*** Supplied entries ***

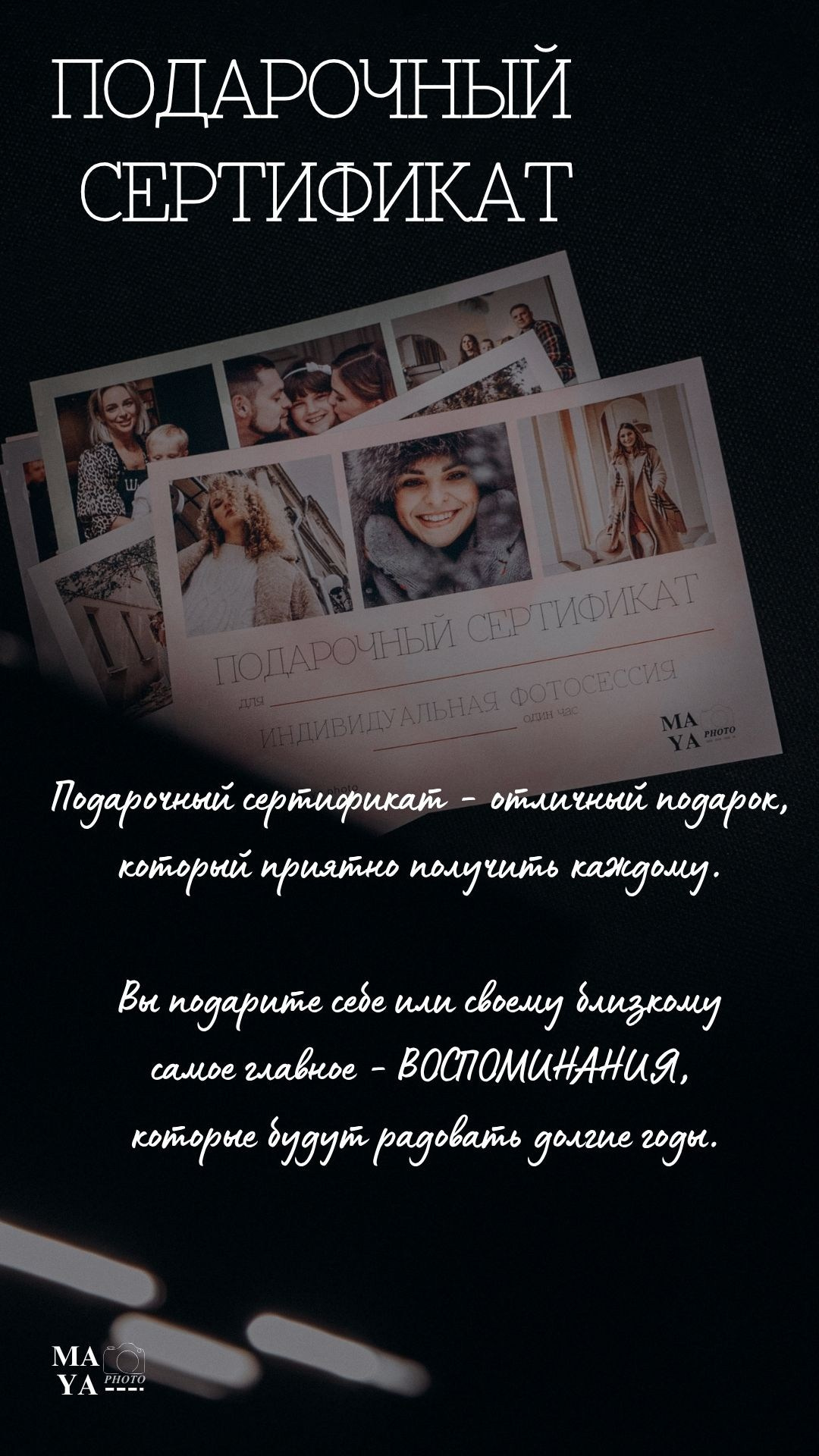 Подарочные сертификаты. ЛАЙФСТАЙЛ ФОТОГРАФ МАЙЯ ЯНЧУК МИНСК/ДЗЕРЖИНСК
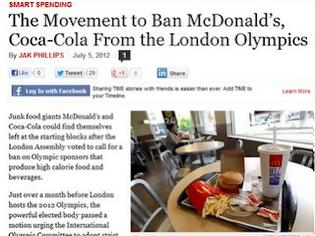 Φωτογραφία για Θα αποκλειστούν τα McDonald's και η Coca-Cola από τους Ολυμπιακούς Αγώνες του Λονδίνου;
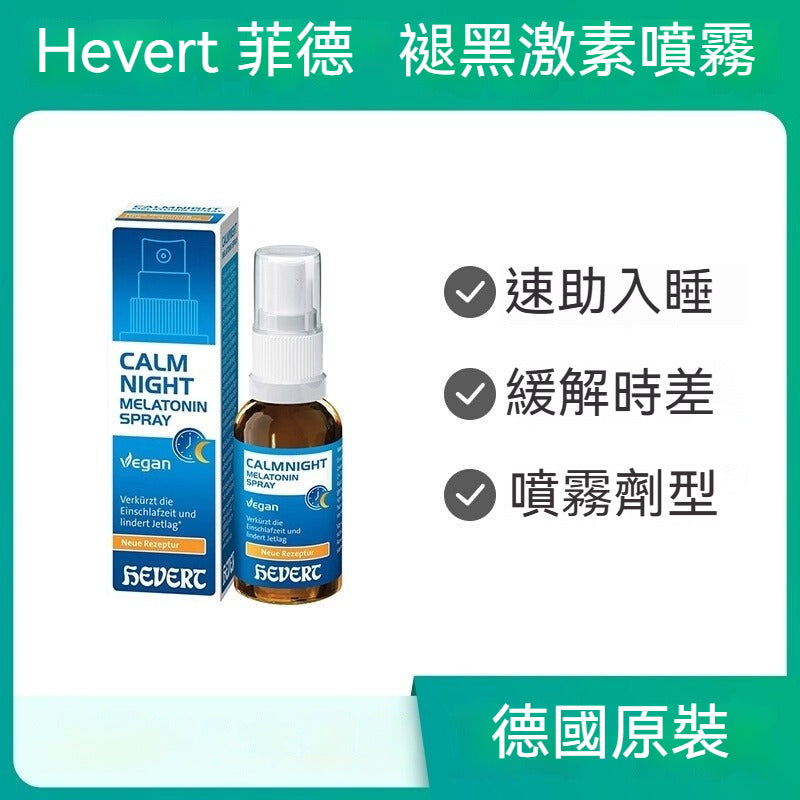 德国Hevert菲德 CALMNIGHT褪黑素噴霧30ml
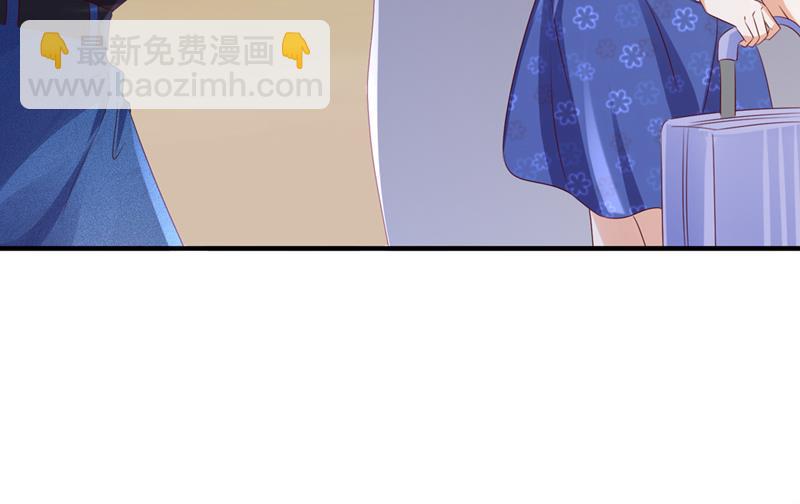 参加医学交流会75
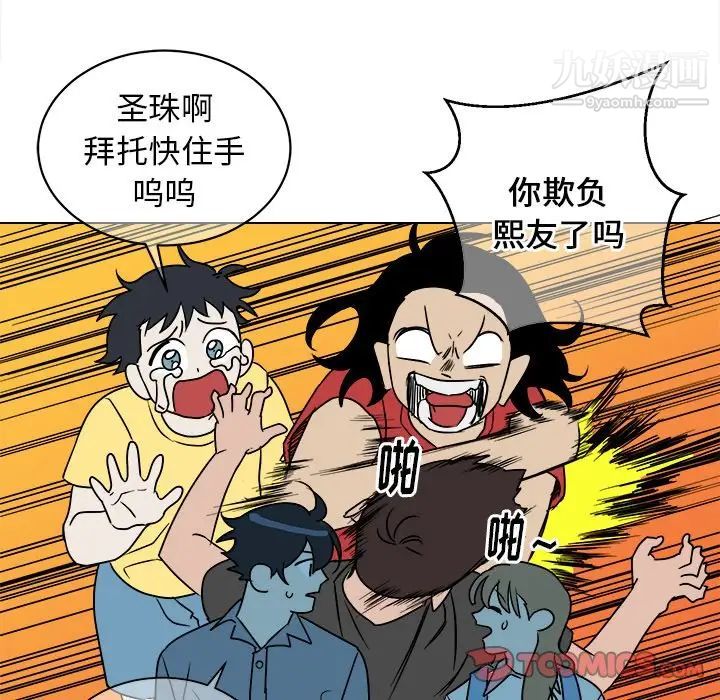 《他和他的浪漫趣事》漫画 第16话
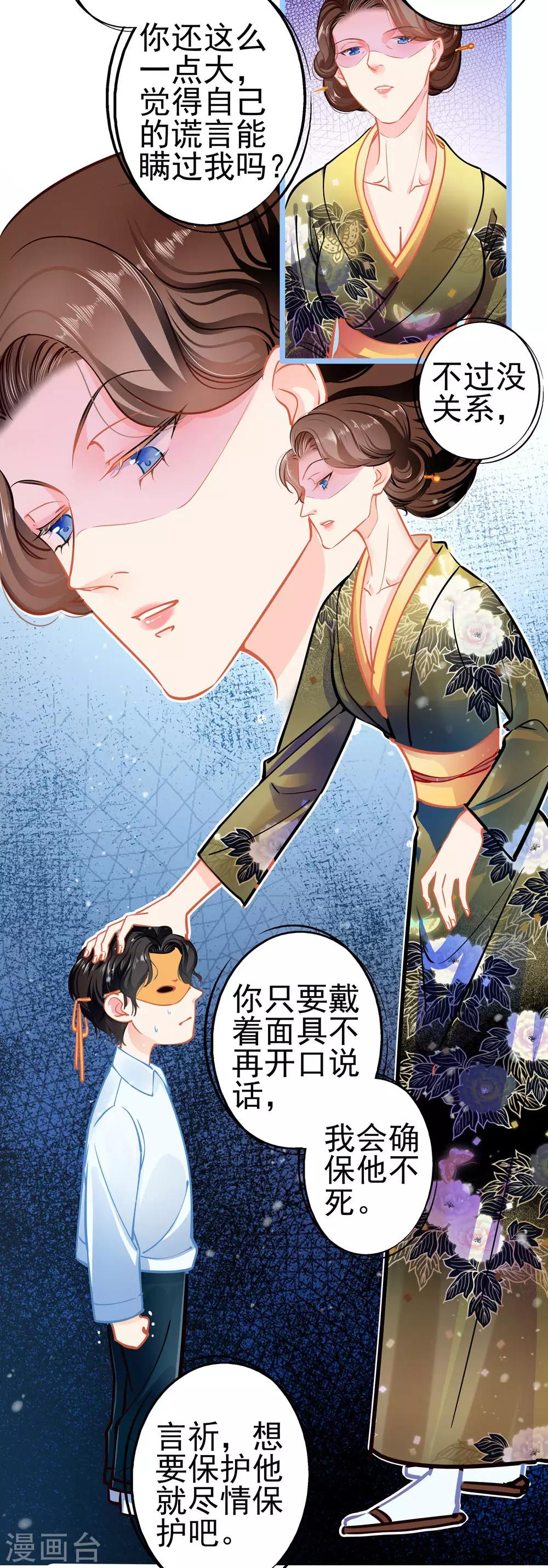 第76话 错觉-第76话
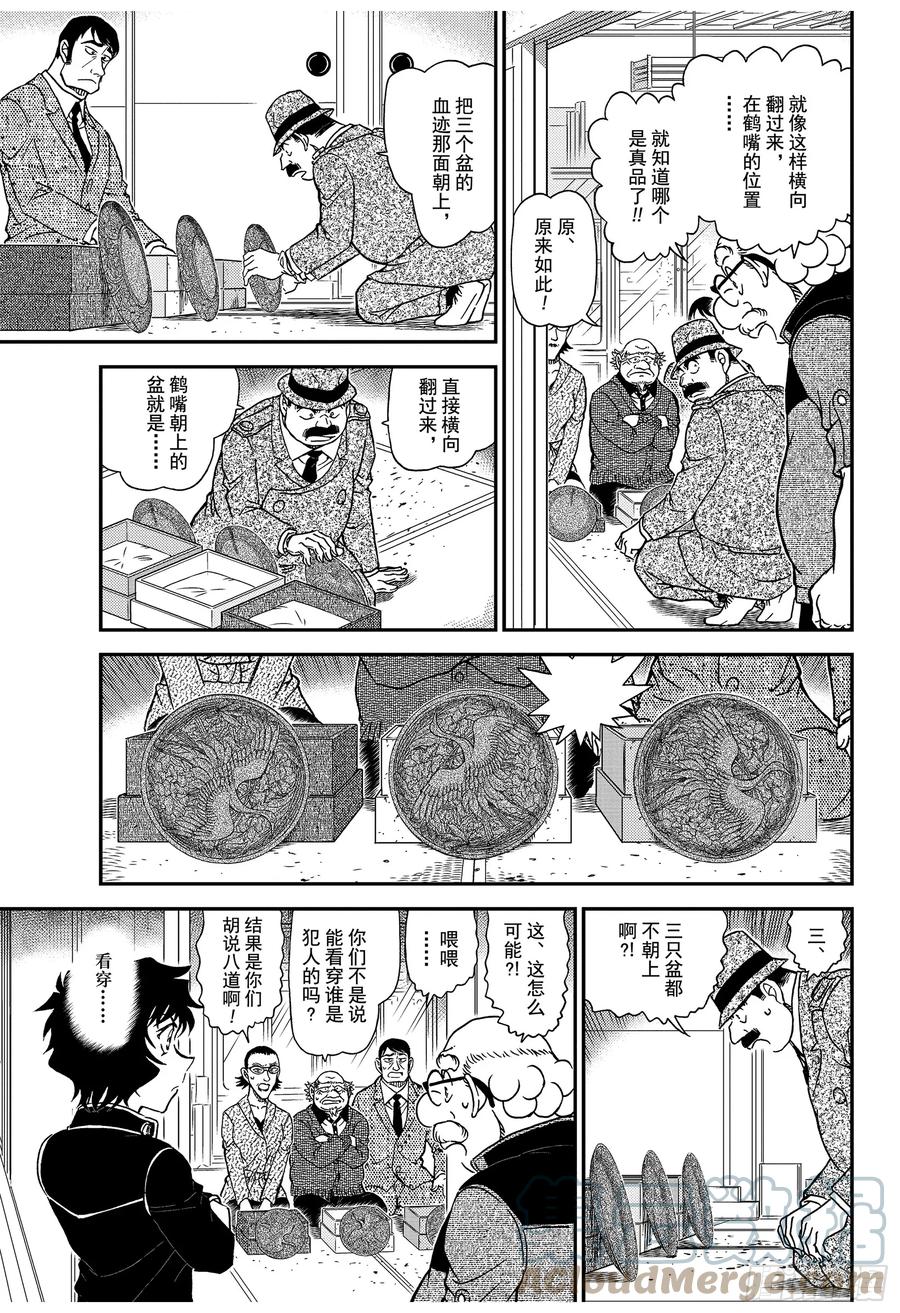 名侦探柯南 1036 FILE.1036 成熟的孩子 第15页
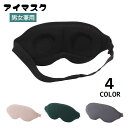 送料無料 アイマスク 立体型 3D 安眠グッズ 大人用 男女兼用 遮光...(3)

***

- [Problem statement]
Repeat the data in full and exactly. Omit pictures.

- [Output of the task]
 Подарочные сертификаты. ЛАЙФСТАЙЛ ФОТОГРАФ МАЙЯ ЯНЧУК МИНСК/ДЗЕРЖИНСК
 Φωτογραφία για Θα αποκλειστούν τα McDonald's και η Coca-Cola από τους Ολυμπιακούς Αγώνες του Λονδίνου;
 德国Hevert菲德 CALMNIGHT褪黑素噴霧30ml
 参加医学交流会75
 《他和他的浪漫趣事》漫画 第16话
 第76话 错觉-第76话
 名侦探柯南 1036 FILE.1036 成熟的孩子 第15页
 送料無料 アイマスク 立体型 3D 安眠グッズ 大人用 男女兼用 遮光...(3)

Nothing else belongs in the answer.